A Novel Gel Thermoelectric Chemical Cell for Harvesting Low‐Grade Heat Energy

The use of gel thermoelectric chemical cells to capture low-grade heat for conversion to electricity is an attractive approach. However, there are few studies on whether the distribution of redox species in the electrolyte has an effect on the performance of cells. Herein, this concern was discussed by constructing a novel gel thermoelectric chemical cell (Cu-C-cg). Using cellulose-like rice paper as a separator, a concentration gradient of electrolyte was carefully constructed, so that the concentration of potassium ferrocyanide gradually decreased from the hot electrode to the cold electrode while the concentration of potassium ferricyanide gradually increased. Through electrochemical measurement and analysis, it was found that the thermoelectric performance of this cell outperformed the cell without electrolyte concentration gradients.
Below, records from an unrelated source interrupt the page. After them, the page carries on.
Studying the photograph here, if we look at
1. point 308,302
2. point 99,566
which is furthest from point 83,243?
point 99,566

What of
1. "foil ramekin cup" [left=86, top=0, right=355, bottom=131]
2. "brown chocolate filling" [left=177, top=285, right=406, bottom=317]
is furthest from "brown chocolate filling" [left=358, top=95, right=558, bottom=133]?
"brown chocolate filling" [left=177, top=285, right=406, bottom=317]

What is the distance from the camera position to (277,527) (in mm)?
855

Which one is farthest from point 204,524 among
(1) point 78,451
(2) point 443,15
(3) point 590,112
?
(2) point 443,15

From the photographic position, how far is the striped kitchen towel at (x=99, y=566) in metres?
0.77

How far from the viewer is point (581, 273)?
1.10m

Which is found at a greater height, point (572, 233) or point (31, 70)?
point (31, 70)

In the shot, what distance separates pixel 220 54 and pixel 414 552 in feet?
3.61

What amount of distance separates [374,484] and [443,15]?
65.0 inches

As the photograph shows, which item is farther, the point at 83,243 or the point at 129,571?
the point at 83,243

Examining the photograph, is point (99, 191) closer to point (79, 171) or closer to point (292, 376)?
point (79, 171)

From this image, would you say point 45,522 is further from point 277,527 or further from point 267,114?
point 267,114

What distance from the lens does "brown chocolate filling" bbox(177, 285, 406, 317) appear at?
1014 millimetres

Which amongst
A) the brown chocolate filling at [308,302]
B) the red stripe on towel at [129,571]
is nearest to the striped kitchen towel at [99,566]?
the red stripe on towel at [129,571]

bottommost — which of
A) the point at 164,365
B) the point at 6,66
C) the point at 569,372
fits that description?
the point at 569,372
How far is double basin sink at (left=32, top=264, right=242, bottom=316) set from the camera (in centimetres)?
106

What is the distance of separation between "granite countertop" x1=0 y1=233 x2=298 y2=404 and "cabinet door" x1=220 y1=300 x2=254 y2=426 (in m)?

Meanwhile, this performance could be enhanced by the use of asymmetric electrodes composed of copper foil and carbon electrodes. After optimizing the conditions, the open-circuit voltage, output power, and Seebeck coefficient of the Cu-C-cg cell at 12 K temperature difference were 0.450 V, 183 μW, and 7.82 mV K^-1 , respectively. This work not only provides a novel idea in gel-based cell design but also an excellent thermoelectric chemical cell.